Thankfully, the Court in Dobbs did not follow this path, which would have given Roe a façade of constitutional legitimacy. Instead, the Court demolished Roe entirely, concluding that “Roe was egregiously wrong from the start.” The Dobbs Court then systematically dismantled Roe’s “exceptionally weak” reasoning. The opinion is a textbook case of fraternal correction across the generations. It is a devastating critique of the seven men who in 1973 thought they were solving the matter of abortion for the nation before the issue had a chance to embroil us in controversy, much like the justices in 1857 who in Dred Scott v. Sandford thought they would head off a Civil War by resolving the slavery question. 

Roe . . . was remarkably loose in its treatment of the constitutional text,” the Dobbs majority opinion states. “It held that the abortion right, which is not mentioned in the Constitution, is part of a right to privacy, which is also not mentioned.” The opinion continues, “Roe expressed the ‘feel[ing]’ that the Fourteenth Amendment was the provision that did the work, but its message seemed to be that the abortion right could be found somewhere in the Constitution and that specifying its exact location was not of paramount importance.” It then quotes Roe: “This right of privacy, whether it be founded in the Fourteenth Amendment’s concept of personal liberty and restrictions upon state action, as we feel it is, or, as the District Court determined, in the Ninth Amendment’s reservation of rights to the people, is broad enough to encompass a woman’s decision whether or not to terminate her pregnancy.”

The Court’s reasoning in Roe was so sloppy that it led politically pro-choice Prof. John Hart Ely to conclude that Roe “is not constitutional law and gives almost no sense of an obligation to try to be.”

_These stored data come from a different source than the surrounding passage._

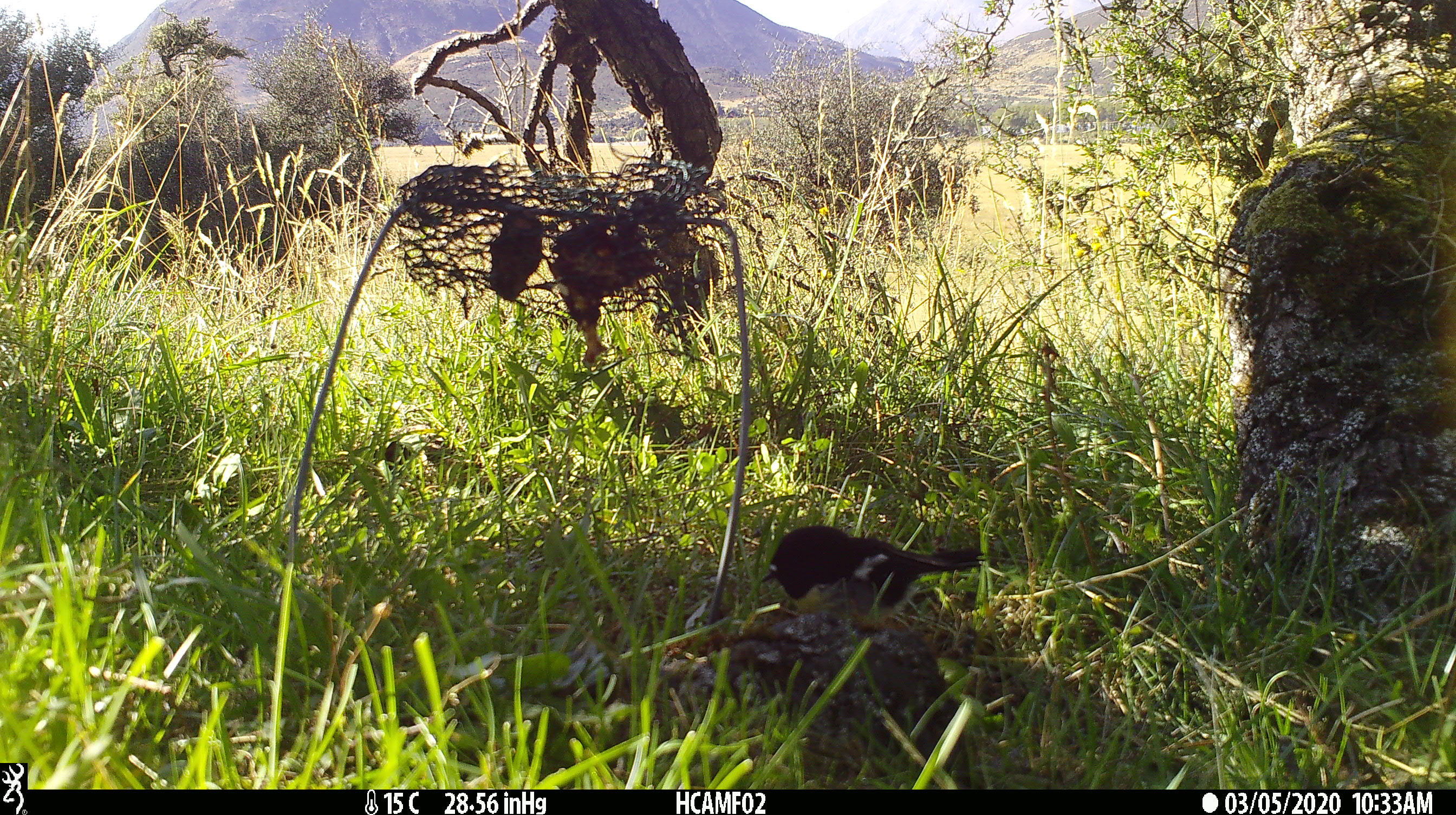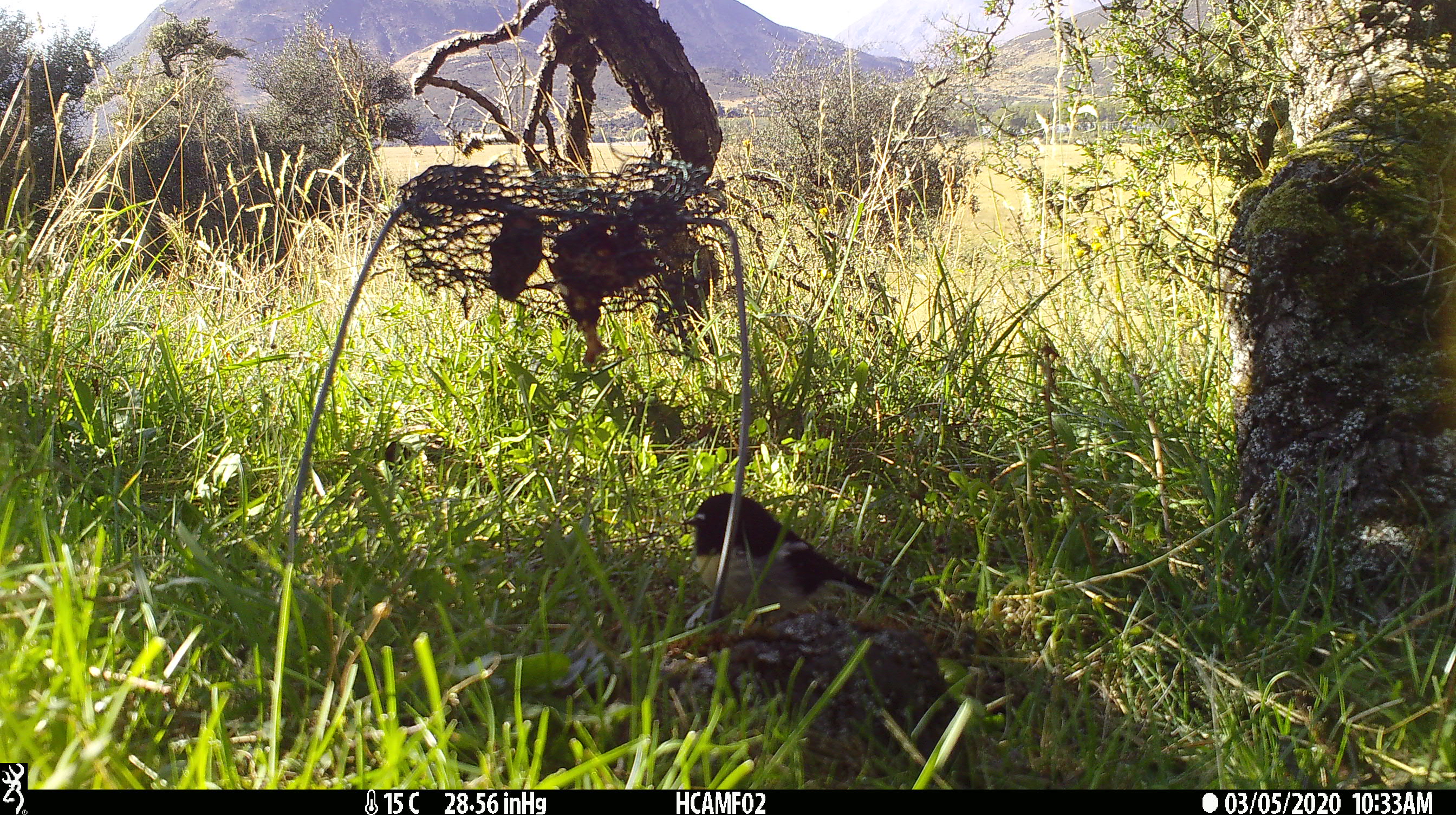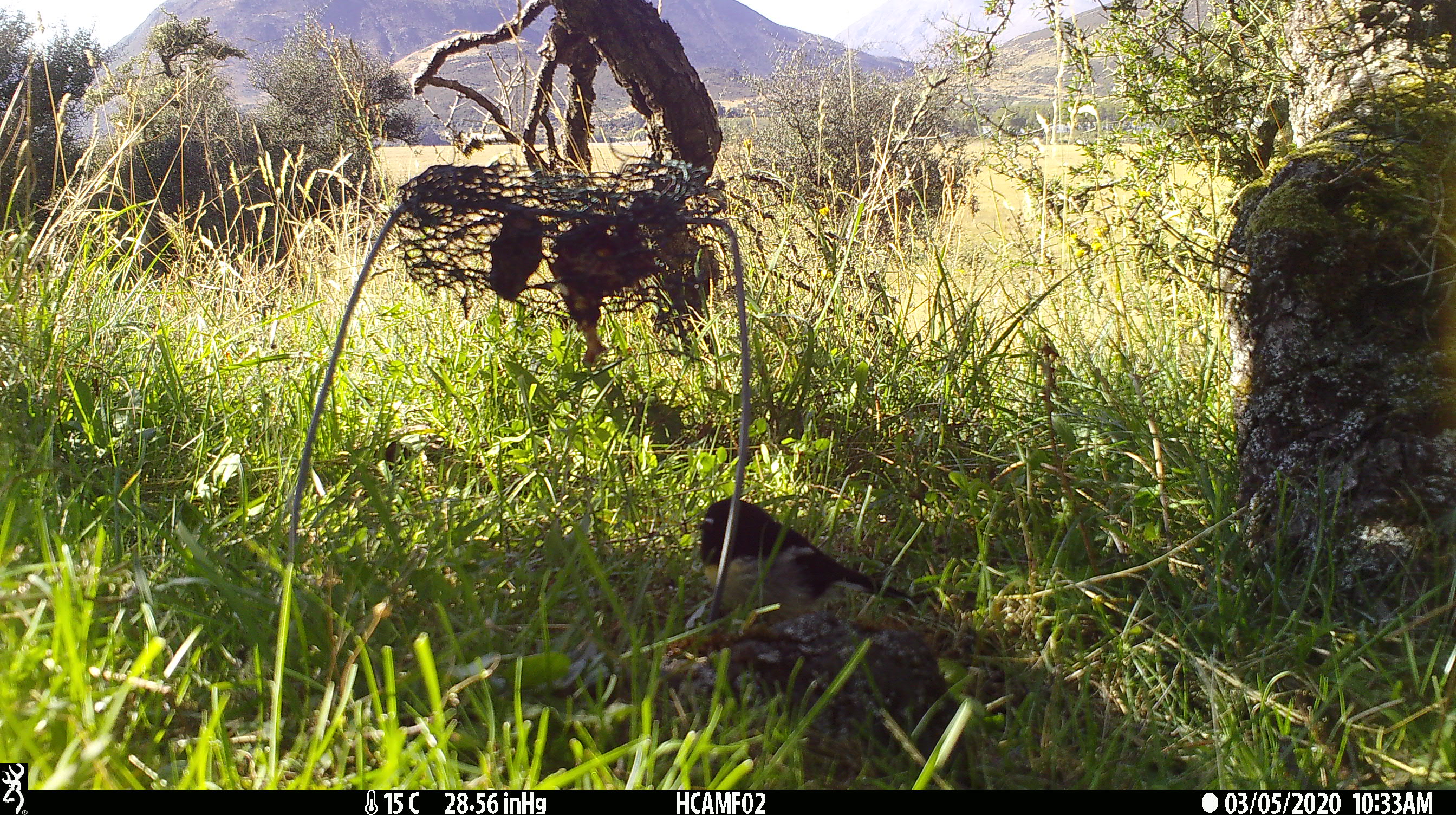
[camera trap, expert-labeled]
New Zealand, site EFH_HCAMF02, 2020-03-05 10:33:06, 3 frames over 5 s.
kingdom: Animalia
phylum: Chordata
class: Aves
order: Passeriformes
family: Petroicidae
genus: Petroica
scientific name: Petroica macrocephala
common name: tomtit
Tomtit (Petroica macrocephala).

This brings us back to the contrasting visions of the judiciary in Brown and Dobbs. The problem with the Brown Court is that it lacked the courage to fully repudiate Plessy. It left open the possibility that in some circumstances segregation might be constitutional, when really what was needed was a firm declaration that “segregation is never permitted under the Constitution, and any opinion saying it can be permitted is wrong.” Instead, Brown reached the right result, but it did so by rooting the decision in the Court’s vision of the good, not in the Constitution. This gave tacit permission to future Courts, including the Roe Court, to untether itself from the Constitution and to expand its role as final arbiter of the good in American life and culture. Thankfully, the Dobbs Court has rejected that role for itself, returning to the people the task of governing ourselves according to the rulebook of our Constitution.

Michael A. Scaperlanda is emeritus professor of law at the University of Oklahoma College of Law.